* STATED GOAL:
Return every line of the entries below that contains the string "blurred", matching its case exactly.

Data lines
****

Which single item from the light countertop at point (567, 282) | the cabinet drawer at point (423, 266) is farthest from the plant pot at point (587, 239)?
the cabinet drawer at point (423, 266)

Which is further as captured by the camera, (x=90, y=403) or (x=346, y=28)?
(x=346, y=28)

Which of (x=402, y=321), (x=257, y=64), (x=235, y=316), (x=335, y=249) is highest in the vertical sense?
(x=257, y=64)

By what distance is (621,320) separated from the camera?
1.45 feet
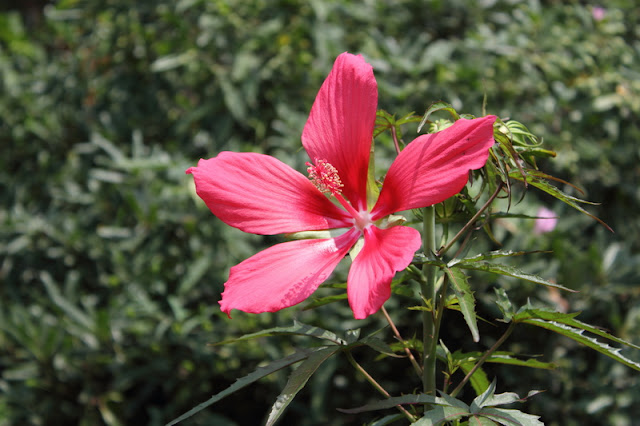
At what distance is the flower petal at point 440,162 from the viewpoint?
0.60m

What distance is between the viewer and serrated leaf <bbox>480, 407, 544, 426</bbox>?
61 centimetres

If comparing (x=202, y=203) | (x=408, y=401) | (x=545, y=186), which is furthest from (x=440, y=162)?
(x=202, y=203)

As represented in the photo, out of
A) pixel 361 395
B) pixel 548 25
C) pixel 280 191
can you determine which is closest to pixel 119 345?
pixel 361 395

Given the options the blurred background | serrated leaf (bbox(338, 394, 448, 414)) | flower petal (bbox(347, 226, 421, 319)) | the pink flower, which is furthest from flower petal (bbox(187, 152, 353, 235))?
the blurred background

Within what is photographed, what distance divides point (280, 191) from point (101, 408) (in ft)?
4.72

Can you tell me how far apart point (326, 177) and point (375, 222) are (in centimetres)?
8

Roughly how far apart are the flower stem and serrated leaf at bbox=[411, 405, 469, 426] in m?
0.05

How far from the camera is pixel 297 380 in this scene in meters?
0.66

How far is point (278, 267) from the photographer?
674 millimetres

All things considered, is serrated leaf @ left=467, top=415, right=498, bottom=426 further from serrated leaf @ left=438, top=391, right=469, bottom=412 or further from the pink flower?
the pink flower

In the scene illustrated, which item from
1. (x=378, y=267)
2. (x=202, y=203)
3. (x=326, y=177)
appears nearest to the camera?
(x=378, y=267)

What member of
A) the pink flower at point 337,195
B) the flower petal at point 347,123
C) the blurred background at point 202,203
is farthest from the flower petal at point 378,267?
the blurred background at point 202,203

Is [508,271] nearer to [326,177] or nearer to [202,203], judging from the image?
[326,177]

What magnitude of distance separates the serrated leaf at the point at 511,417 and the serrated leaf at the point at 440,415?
0.02 meters
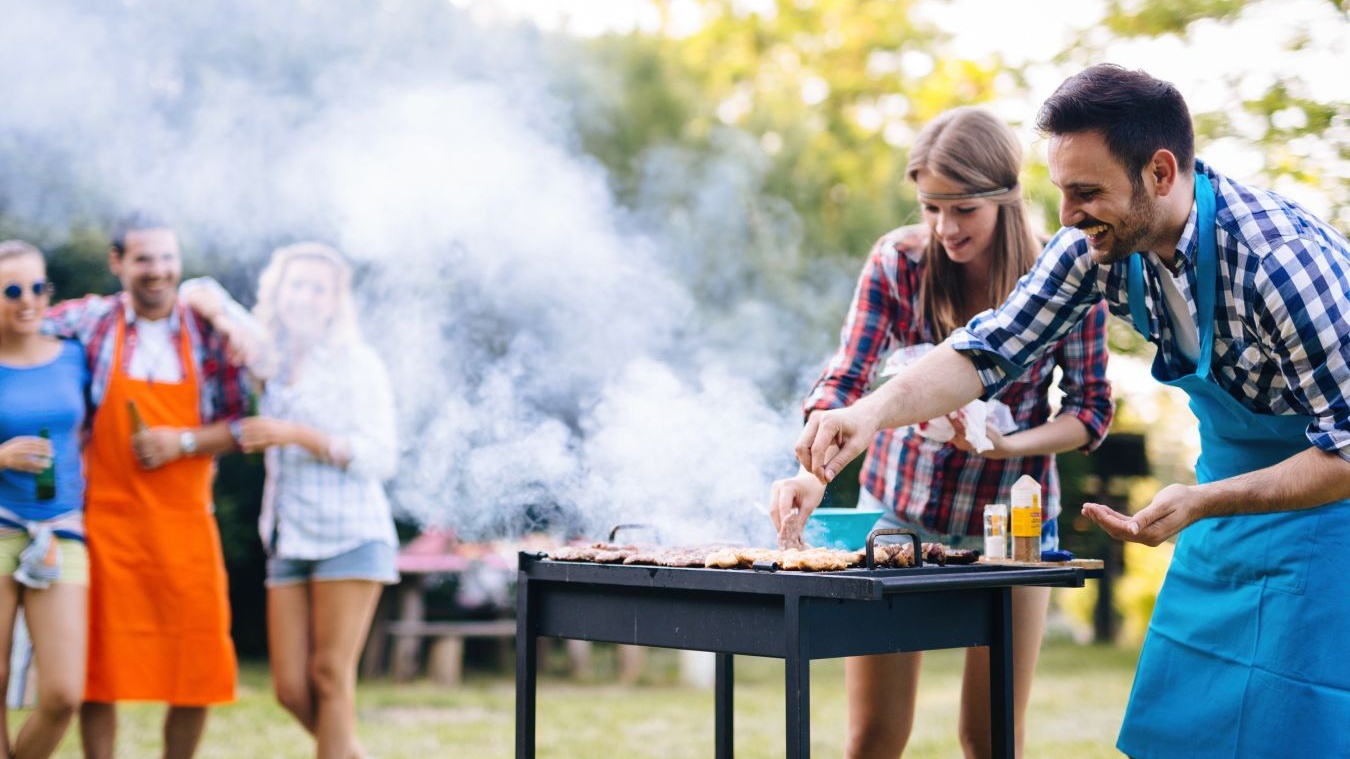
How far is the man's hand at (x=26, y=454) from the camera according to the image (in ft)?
12.8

****

* THE SOLUTION:
Given the options the blurred background | serrated leaf (bbox(338, 394, 448, 414)) | flower petal (bbox(347, 226, 421, 319)) | the pink flower, which is furthest from flower petal (bbox(187, 152, 353, 235))?
the blurred background
C) the blurred background at point 202,203
the blurred background at point 202,203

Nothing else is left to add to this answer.